Toolplas produced the moulds for the hard trim on the 2015 Ford F-150 — the most highly anticipated premiere at the Detroit event, which will unveil more than 50 new vehicles from around the world.
Windsor’s machine, tool, die and mouldmakers will leave their stamp on what is expected to be one of the most optimistic auto shows in years. It kicks off today and Tuesday with press preview days before opening its doors at Cobo Hall to the public Saturday and running to Jan. 26.
“We’re seeing continuing improvement in the industry,” said David Palmer, chair of the Canadian Association of Moldmakers. “We love to see the energy at the auto show and the way it reflects the industry’s resurgence.”

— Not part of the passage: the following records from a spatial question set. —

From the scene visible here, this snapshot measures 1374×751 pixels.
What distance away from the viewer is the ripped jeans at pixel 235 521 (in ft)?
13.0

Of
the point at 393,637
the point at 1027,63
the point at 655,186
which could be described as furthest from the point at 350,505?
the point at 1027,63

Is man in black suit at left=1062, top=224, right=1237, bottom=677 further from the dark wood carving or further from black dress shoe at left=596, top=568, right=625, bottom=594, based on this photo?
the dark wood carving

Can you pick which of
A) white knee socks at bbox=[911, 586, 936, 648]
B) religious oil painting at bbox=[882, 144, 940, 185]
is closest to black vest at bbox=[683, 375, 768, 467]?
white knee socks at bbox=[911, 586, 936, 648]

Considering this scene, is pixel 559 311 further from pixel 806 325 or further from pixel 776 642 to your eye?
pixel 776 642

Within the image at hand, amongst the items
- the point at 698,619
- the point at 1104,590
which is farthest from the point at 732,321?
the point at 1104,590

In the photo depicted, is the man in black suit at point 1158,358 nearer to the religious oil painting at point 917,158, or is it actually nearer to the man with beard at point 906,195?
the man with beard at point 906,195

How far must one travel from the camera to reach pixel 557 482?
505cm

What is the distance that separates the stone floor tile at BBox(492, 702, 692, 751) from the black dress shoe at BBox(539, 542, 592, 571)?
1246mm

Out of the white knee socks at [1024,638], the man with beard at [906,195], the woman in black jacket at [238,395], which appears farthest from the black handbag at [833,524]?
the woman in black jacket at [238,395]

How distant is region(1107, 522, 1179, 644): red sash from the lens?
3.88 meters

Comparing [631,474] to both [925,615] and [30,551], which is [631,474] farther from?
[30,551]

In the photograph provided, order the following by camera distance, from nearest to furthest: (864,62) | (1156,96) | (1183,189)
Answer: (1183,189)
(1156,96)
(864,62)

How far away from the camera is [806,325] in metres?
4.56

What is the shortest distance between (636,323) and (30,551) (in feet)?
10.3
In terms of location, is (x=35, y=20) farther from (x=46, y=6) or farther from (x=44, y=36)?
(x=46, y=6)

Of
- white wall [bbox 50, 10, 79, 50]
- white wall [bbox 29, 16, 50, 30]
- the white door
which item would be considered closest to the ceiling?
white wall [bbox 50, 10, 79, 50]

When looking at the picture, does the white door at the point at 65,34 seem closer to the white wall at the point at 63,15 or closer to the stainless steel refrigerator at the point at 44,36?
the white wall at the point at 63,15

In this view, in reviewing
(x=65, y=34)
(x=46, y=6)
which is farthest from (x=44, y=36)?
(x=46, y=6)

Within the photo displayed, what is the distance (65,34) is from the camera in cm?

As well as the F-150, other debuts include the 2015 Chevrolet CorvetteZ06, Cadillac ATS coupe, Chrysler 200, Acura TLX, Honda Fit and Hyundai Genesis. There also will be several concept vehicles, which virtually disappeared from the auto shows of the recession years.
“That points to the recovery,” said Jessica Caldwell, senior industry analyst at Edmunds.com. “Concepts are expensive to make. They get people excited and generate a lot of buzz.”
Rod Alberts, NAIAS executive director, said the auto show offers a snapshot of the industry. “Last year was a good year. What you see happening now is the excitement and passion of seeing things being back on track. This is a big comeback.”
Last year, North American auto sales almost reached 18 million units, said Dennis DesRosiers, a Toronto-based industry analyst. This year, they could hit 19 million.
In fact, 2014 will see a record number of new vehicle launches in North America just as the U.S. industry’s recovery gathers steam — a two-pronged development which bodes well for the industry’s supply chain, said DesRosiers.
“There will more than 70 all new products coming into the market this year. We’ve never gotten more than 60,” said DesRosiers. “The biggest upside of new product is the machine, tool and mold industry. Every time you introduce a new model, you need tools top to bottom.”
Downie said his company, which employs about 190 workers, is currently bidding for work on new vehicle programs, primarily with Ford, Chrysler, General Motors and Honda.
“This year our sales forecast is very strong,” he said. “We’re still booking work well into 2015.”
DesRosiers said the North American auto industry is expected to continue to grow well into 2018.
“This is a real recovery and is going to last for quite some time.”